Objective
Please write out the records below as a numbered list, from the line containing "Is point 378,211" through the line containing "2177 centimetres", both included. Leave out blank lines.

Listed records
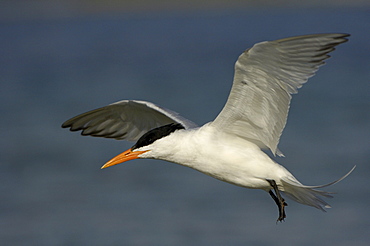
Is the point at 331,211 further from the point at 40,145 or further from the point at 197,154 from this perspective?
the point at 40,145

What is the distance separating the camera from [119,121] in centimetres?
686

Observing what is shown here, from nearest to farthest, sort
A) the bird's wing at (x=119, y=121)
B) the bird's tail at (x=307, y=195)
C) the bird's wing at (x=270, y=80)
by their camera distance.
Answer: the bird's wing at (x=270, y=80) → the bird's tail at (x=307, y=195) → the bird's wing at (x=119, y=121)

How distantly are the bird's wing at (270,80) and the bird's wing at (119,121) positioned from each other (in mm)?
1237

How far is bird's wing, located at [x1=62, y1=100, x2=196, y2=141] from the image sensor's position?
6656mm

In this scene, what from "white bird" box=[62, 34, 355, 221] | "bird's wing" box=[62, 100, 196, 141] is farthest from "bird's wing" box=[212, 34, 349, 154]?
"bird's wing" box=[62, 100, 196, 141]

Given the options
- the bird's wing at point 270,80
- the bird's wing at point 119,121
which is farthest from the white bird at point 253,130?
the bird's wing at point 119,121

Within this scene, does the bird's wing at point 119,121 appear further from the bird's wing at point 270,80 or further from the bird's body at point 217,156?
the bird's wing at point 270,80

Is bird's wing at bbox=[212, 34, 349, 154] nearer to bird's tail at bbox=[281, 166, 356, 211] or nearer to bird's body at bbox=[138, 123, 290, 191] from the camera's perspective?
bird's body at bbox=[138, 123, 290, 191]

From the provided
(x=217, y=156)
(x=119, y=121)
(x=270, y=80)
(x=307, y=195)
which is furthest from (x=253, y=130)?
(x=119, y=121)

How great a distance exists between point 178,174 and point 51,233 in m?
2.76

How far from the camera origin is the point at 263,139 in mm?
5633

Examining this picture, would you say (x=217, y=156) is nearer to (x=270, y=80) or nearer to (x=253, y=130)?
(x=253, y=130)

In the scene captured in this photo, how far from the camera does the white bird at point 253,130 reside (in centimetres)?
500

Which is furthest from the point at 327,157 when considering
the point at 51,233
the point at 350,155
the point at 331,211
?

...

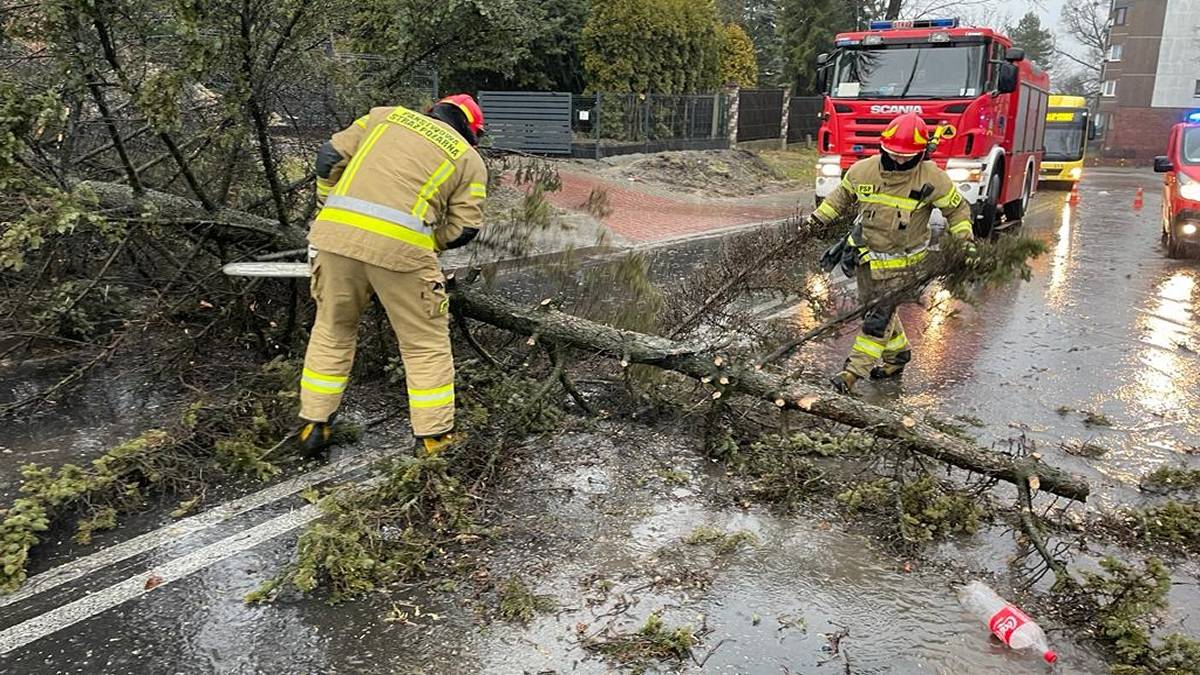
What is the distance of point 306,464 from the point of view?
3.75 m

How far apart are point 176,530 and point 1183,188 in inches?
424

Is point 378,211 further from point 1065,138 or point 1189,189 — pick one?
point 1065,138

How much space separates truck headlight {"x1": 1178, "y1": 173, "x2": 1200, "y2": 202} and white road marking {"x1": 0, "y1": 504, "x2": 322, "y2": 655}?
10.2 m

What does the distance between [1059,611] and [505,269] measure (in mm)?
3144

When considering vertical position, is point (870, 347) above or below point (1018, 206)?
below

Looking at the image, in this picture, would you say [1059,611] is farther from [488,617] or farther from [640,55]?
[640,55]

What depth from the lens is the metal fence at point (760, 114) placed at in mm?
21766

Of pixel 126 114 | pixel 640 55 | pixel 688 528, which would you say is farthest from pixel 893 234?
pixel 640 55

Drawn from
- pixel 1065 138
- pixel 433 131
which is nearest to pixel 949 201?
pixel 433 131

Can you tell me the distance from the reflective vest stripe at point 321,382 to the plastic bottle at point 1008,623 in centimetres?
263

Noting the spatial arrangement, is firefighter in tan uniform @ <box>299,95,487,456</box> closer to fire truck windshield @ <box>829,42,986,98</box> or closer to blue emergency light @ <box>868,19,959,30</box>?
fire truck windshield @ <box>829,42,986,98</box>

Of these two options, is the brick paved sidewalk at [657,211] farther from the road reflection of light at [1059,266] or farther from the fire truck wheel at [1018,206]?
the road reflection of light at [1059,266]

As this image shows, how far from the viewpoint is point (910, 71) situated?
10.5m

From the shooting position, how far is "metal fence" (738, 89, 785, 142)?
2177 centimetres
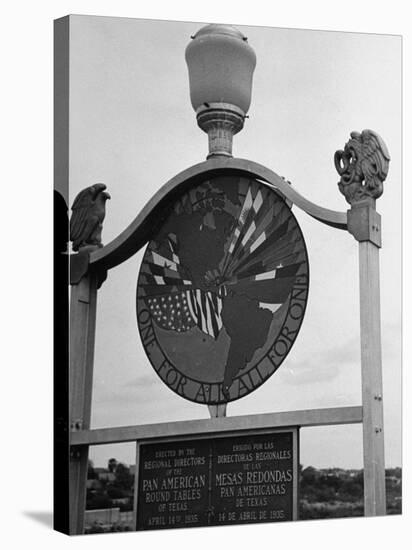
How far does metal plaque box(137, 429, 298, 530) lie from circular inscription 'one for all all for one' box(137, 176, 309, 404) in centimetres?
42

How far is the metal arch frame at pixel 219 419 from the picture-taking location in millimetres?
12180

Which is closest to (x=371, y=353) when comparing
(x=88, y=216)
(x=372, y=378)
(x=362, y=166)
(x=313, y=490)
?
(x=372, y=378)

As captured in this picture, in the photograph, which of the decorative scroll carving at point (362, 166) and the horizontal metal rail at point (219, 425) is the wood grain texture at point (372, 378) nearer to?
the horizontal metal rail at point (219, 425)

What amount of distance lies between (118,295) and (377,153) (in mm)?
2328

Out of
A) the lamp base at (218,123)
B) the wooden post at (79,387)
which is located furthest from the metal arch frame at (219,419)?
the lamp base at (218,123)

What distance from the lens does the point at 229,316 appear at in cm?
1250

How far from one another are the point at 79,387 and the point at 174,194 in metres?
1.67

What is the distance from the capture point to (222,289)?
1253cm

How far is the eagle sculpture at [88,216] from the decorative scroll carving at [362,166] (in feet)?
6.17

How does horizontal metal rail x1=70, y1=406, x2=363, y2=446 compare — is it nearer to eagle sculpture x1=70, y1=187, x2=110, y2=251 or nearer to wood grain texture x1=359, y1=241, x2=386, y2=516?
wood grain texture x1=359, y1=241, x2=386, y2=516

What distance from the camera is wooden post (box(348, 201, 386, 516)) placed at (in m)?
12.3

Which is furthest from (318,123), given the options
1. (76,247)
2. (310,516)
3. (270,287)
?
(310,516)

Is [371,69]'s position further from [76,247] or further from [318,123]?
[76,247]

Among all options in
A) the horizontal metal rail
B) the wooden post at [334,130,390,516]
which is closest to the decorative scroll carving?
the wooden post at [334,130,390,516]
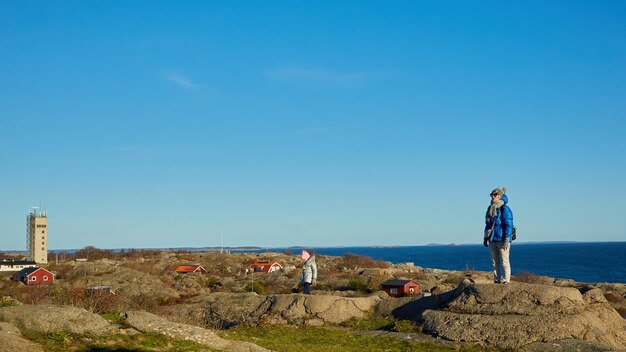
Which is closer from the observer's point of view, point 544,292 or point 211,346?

Answer to this exercise
1. Is point 378,211 further from point 1065,138 or point 1189,189 — pick one?
2. point 1065,138
3. How much space separates truck headlight {"x1": 1178, "y1": 173, "x2": 1200, "y2": 202} and white road marking {"x1": 0, "y1": 504, "x2": 322, "y2": 655}?
4. 10.2 m
5. What does the distance between [1059,611] and [505,269] measure (in mm)?
6. 3144
7. When considering vertical position, is point (870, 347) above or below point (1018, 206)?
8. below
9. Looking at the image, in this picture, would you say [1059,611] is farther from [488,617] or farther from [640,55]?
10. [640,55]
11. What depth from the lens is the metal fence at point (760, 114) placed at in mm?
12. 21766
13. Of pixel 126 114 | pixel 640 55 | pixel 688 528, which would you say is farthest from pixel 893 234?
14. pixel 640 55
15. Drawn from
16. - pixel 1065 138
17. - pixel 433 131
18. which is nearest to pixel 949 201?
19. pixel 433 131
20. Can you tell me the distance from the reflective vest stripe at point 321,382 to the plastic bottle at point 1008,623 in centimetres?
21. 263
22. Noting the spatial arrangement, is firefighter in tan uniform @ <box>299,95,487,456</box> closer to fire truck windshield @ <box>829,42,986,98</box> or closer to blue emergency light @ <box>868,19,959,30</box>?
23. fire truck windshield @ <box>829,42,986,98</box>
24. Of these two options, is the brick paved sidewalk at [657,211] farther from the road reflection of light at [1059,266] or farther from the fire truck wheel at [1018,206]?
25. the road reflection of light at [1059,266]
26. As this image shows, how far from the viewpoint is point (910, 71) situated?
27. 10.5m
28. From the shooting position, how far is "metal fence" (738, 89, 785, 142)?
29. 2177 centimetres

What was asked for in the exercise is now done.